#### Your tasks
[A] Name the teams that the reply in the football mailbag below offers as examples of clubs that were active or aggressive in the previous offseason.
[B] In one to three sentences, state why the football mailbag below argues that inactivity in free agency can be good policy.
[C] Write the next part of the football mailbag that follows, beginning after its final sentence.

++++ Excerpted passage ++++

Thursday, March 5, 2009
Mailbag: 'Complacency' isn't always bad
By Mike Sando
Posted by ESPN.com's Mike Sando
Ben from Chicago writes: Great piece on the Cards. I'm just as frustrated that besides Warner, they've made NO other moves in FA so far (besides to re-sign some minor players like their punter). What about Bryant McFadden? Did they offer him a contract? This complacency is so frustrating!
Mike Sando: Inactivity can also be good policy. Look at the "active" teams last offseason. Some of them fired coaches. The Browns were aggressive in adding Shaun Rogers and acting as though they were one or two players away from contending. Doesn't work that way.
The Jets were aggressive. Look where it got them. The Dolphins signed lots of players in unrestricted free agency, but most of them weren't the reason why Miami bounced back. The Raiders were over-the-top aggressive. No payoff.
The Steelers have won two of the last four Super Bowls without being aggressive in free agency. Lots of bad money gets spent this time of year. Something to keep in mind.

++++ Supplied data ++++

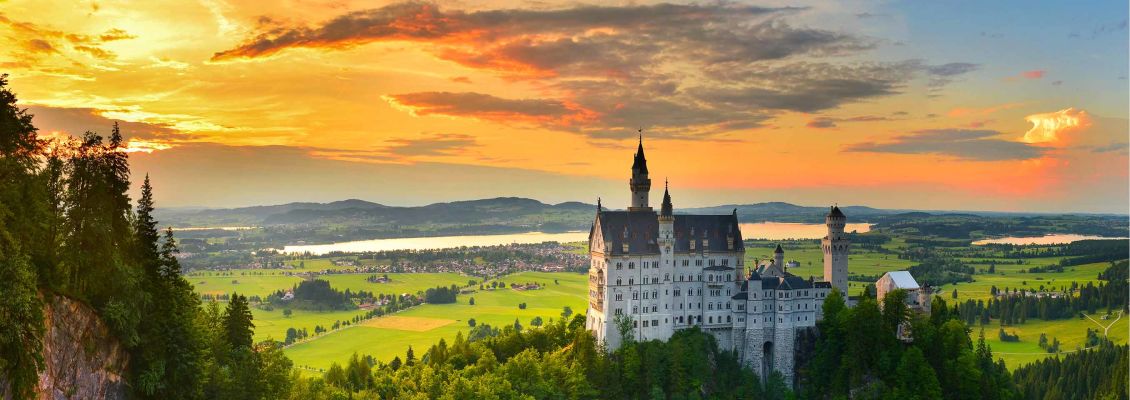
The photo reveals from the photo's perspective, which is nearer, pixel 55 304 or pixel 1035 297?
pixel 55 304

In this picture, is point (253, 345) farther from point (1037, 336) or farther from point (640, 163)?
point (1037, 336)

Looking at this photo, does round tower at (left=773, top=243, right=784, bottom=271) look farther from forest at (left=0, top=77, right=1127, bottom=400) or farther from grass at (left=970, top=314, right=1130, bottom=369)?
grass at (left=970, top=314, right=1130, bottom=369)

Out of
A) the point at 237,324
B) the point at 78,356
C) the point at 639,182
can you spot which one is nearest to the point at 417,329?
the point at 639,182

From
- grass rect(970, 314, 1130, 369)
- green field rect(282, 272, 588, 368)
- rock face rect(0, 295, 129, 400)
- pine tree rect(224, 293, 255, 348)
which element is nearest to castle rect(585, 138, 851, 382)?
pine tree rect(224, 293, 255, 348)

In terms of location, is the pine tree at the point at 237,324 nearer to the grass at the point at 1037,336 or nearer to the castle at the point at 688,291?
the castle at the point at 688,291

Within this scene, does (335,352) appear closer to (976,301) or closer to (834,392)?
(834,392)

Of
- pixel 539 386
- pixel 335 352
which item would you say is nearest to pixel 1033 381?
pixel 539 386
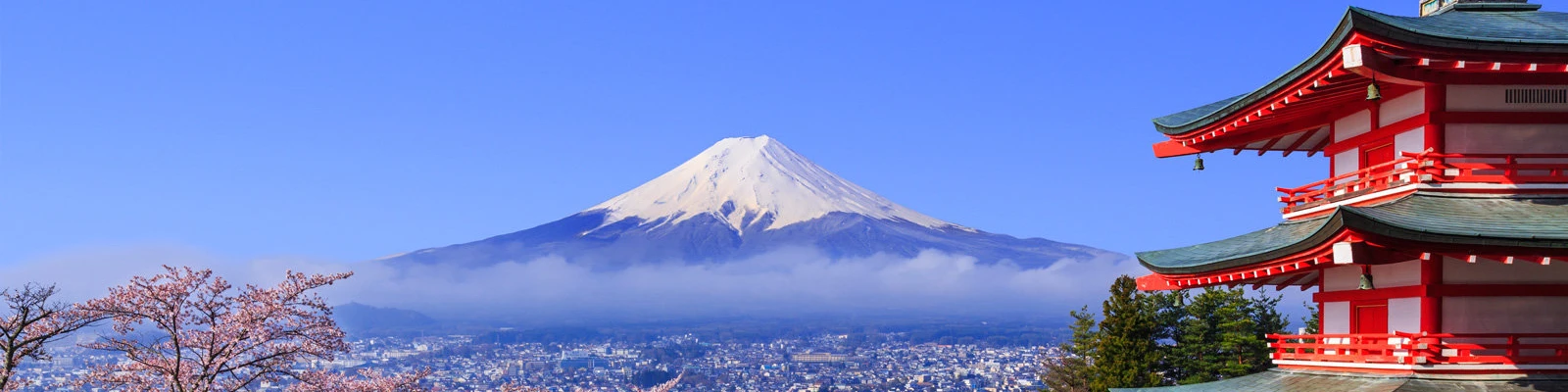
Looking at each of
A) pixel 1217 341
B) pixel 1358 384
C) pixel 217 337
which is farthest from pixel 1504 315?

++++

#### Task-by-task outputs
[A]
Browns
Jets
Dolphins
Raiders

[B] The teams that were active the previous offseason mostly got no payoff: the Browns, Jets and Raiders did not benefit, and the Dolphins' free-agent signings were not the main reason Miami bounced back. The Steelers won two of the last four Super Bowls without being aggressive in free agency, and a lot of bad money gets spent at this time of year.

[C]
As for McFadden, I would expect something to get done with him sooner rather than later. The cornerback market has already moved, for the most part.
Paco from Hermosillo, Mexico writes: Hello Sando, thanks for all your hard work these days, really appreciate, I don't like fans going into panic mood about this whole thing. You mention some issues that have happened, but get real, most of it was expected. The only unexpected thing was the Kurt Warner situation and it was resolved.
But, for instance, they knew that Haley was going to the Chiefs during Super Bowl week. Clancy was getting fired at the end of the season if the Cardinals didn't win the Super Bowl. His defense had to be improved. As for Rutledge, he was getting fired regardless of the outcome of the Super Bowl.
The Boldin saga was expected to happen, and we don't know it's final, but trust me, it wasn't a surprise to anybody in the organization. Same with Edgerrin James. As for Karlos Dansby, he is getting his long term deal. They just prevented him from testing the free agent market, but his salary as a franshise player is too high, so they will sign him long term.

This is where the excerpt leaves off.